* [Task item]:
Rewrite the passage on kawaca armor from "The Kakawin Ramayana" up to and including "means armored troops.", changing "crown" to "diadem".

Petrus Josephus Zoetmulder, in his Old Javanese-English dictionary, defines kawaca as a chain mail, possibly shaped like a jacket, which is made of metal. The word also has a second meaning, namely the shirt worn by the clergy. Irawan Djoko Nugroho argues that in a military context, kawaca means armor. It is shaped like a long tube and is made of cast copper. According to Jiří Jákl, kawaca was a metal breastplate worn on the upper body of a high-ranking soldier. In high Balinese language, kwaca or kuwaca is a general term for a jacket, although it used to mean armor in Old Javanese. In modern Javanese language, kawaca means cuirass or chain mail.

The Kakawin Ramayana (c. 870 AD), which is the Javanese version of Valmiki's epic Ramayana (c. 500 CE), mentions clothing and armor that reflect the era. A member of the royal family is said to wear crown, padaka (collar, medallion, or breastplate), karambalangan (girdle or plastron) and use gold-plated armor even in battle. Kakawin Ramayana also mentions the term watek makawaca, which means armored troops.

* [Supplied data]:
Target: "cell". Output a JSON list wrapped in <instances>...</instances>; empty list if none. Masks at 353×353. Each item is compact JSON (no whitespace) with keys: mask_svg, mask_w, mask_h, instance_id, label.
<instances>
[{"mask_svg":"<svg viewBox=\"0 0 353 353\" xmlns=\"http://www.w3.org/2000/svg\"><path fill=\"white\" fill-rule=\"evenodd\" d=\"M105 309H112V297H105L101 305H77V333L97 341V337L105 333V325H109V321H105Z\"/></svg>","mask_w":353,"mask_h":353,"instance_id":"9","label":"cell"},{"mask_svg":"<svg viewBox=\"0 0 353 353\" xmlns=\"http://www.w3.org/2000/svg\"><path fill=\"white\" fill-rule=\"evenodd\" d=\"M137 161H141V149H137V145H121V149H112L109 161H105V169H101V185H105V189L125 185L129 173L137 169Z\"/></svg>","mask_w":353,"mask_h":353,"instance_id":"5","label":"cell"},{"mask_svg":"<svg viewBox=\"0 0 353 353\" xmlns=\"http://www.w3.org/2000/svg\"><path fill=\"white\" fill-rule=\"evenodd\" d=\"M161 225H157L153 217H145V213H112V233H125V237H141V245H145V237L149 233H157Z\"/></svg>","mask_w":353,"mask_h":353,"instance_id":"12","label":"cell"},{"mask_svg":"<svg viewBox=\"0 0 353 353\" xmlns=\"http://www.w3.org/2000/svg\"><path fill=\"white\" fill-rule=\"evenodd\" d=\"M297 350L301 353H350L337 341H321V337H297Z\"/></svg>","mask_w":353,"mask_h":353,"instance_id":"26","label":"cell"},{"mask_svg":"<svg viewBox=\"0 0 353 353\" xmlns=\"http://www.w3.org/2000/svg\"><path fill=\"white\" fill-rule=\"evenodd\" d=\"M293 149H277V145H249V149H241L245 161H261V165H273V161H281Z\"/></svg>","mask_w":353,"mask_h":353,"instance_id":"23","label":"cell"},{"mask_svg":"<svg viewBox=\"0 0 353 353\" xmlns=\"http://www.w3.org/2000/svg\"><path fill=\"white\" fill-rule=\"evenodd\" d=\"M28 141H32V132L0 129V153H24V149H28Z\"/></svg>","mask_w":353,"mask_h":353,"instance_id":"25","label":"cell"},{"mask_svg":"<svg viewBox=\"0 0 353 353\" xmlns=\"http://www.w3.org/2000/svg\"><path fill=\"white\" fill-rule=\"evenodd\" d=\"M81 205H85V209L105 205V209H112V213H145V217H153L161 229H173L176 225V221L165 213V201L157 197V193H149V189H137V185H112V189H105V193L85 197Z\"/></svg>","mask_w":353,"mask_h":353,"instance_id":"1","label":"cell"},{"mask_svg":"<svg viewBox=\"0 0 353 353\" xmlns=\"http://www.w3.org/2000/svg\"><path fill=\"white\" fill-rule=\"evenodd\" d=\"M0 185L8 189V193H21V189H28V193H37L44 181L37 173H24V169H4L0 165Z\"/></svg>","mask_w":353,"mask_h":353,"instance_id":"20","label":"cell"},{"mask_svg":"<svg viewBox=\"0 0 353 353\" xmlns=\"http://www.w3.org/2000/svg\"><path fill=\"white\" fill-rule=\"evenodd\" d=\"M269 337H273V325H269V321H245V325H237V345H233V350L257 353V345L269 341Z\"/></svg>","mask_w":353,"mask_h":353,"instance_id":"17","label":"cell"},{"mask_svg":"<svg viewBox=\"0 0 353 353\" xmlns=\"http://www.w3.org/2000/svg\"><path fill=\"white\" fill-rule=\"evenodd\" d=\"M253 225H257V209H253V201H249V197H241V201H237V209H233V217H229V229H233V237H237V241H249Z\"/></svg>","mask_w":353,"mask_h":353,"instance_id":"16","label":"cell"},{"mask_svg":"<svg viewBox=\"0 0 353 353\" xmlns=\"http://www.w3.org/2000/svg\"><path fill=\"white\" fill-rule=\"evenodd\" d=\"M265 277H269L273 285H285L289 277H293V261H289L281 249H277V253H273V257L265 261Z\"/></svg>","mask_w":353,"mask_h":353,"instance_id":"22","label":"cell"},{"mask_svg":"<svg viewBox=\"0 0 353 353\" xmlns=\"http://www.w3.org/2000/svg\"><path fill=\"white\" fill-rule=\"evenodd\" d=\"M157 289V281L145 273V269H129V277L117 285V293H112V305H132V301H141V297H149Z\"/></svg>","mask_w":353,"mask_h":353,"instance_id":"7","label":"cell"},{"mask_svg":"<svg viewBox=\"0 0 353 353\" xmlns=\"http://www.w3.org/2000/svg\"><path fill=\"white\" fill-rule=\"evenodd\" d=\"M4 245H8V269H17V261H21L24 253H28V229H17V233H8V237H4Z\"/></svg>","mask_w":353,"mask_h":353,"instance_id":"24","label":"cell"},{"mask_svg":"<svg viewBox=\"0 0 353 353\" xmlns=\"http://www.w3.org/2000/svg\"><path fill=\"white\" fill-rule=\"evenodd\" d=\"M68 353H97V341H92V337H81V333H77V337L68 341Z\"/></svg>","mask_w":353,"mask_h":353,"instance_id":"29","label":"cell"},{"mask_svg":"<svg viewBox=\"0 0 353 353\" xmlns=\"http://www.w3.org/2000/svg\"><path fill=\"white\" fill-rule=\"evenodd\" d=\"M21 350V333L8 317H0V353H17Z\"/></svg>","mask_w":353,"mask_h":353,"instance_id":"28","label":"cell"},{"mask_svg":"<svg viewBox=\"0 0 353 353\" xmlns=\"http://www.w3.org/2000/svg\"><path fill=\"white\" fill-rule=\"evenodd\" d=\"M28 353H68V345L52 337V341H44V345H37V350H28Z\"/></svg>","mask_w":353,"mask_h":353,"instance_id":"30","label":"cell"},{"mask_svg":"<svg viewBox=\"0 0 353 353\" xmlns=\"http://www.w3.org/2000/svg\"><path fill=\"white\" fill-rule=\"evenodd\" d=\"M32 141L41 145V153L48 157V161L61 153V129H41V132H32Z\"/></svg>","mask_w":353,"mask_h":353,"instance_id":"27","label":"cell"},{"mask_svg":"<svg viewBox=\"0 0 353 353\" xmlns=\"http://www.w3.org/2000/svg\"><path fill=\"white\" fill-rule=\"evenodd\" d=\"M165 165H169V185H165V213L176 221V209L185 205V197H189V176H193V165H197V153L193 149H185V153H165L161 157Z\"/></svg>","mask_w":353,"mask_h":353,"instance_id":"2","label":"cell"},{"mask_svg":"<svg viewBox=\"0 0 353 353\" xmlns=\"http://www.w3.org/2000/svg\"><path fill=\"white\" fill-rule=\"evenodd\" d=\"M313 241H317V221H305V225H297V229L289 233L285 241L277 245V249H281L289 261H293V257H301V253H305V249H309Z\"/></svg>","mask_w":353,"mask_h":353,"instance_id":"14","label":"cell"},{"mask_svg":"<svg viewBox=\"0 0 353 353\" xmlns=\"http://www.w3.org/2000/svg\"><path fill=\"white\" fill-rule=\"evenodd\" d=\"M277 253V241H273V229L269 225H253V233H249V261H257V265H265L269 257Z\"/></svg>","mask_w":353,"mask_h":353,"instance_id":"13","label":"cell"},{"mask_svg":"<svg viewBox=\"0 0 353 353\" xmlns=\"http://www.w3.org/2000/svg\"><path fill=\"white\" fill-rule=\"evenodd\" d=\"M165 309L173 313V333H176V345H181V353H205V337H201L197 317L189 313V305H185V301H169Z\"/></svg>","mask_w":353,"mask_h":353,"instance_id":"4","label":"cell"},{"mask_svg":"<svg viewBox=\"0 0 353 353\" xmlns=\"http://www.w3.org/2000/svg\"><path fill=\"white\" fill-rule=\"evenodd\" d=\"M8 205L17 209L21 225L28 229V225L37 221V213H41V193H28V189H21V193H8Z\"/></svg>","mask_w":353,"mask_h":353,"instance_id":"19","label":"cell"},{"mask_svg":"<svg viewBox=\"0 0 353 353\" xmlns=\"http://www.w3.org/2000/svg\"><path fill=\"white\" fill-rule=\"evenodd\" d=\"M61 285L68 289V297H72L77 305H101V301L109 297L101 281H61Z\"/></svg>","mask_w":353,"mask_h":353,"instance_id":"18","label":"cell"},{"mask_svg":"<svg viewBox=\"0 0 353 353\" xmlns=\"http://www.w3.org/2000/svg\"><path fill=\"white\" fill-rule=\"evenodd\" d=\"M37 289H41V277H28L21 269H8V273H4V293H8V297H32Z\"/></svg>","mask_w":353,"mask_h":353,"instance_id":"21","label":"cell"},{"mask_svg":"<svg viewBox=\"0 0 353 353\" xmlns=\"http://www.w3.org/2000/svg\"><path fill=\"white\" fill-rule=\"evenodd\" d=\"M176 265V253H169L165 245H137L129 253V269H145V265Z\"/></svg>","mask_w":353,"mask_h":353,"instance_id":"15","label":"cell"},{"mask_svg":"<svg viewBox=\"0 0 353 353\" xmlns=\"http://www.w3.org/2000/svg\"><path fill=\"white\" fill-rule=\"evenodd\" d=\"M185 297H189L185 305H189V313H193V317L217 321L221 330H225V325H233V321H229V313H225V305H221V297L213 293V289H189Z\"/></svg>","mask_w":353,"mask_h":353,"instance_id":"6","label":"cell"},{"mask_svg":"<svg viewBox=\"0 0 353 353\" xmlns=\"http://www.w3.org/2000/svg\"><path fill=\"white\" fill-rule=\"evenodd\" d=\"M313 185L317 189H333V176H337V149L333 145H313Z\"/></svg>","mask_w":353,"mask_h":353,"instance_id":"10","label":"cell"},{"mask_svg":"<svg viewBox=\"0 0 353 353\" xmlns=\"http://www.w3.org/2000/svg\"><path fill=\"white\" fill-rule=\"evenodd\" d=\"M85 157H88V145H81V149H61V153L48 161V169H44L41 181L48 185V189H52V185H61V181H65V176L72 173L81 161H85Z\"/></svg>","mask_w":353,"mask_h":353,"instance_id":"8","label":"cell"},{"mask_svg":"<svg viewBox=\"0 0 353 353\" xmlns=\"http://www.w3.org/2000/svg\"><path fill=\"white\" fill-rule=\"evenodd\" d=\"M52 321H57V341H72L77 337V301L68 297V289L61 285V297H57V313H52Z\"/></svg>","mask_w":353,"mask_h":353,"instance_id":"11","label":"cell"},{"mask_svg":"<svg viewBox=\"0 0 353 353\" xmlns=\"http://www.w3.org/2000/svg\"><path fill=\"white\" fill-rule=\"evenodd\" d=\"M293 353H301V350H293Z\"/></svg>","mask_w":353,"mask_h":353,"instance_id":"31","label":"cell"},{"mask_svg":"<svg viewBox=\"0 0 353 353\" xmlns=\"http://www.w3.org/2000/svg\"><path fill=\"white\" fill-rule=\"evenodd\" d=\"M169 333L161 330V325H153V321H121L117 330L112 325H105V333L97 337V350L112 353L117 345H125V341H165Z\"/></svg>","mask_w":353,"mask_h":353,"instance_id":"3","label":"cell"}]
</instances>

* [Response to this task]:
The Kakawin Ramayana (c. 870 AD), which is the Javanese version of Valmiki's epic Ramayana (c. 500 CE), mentions clothing and armor that reflect the era. A member of the royal family is said to wear diadem, padaka (collar, medallion, or breastplate), karambalangan (girdle or plastron) and use gold-plated armor even in battle. Kakawin Ramayana also mentions the term watek makawaca, which means armored troops.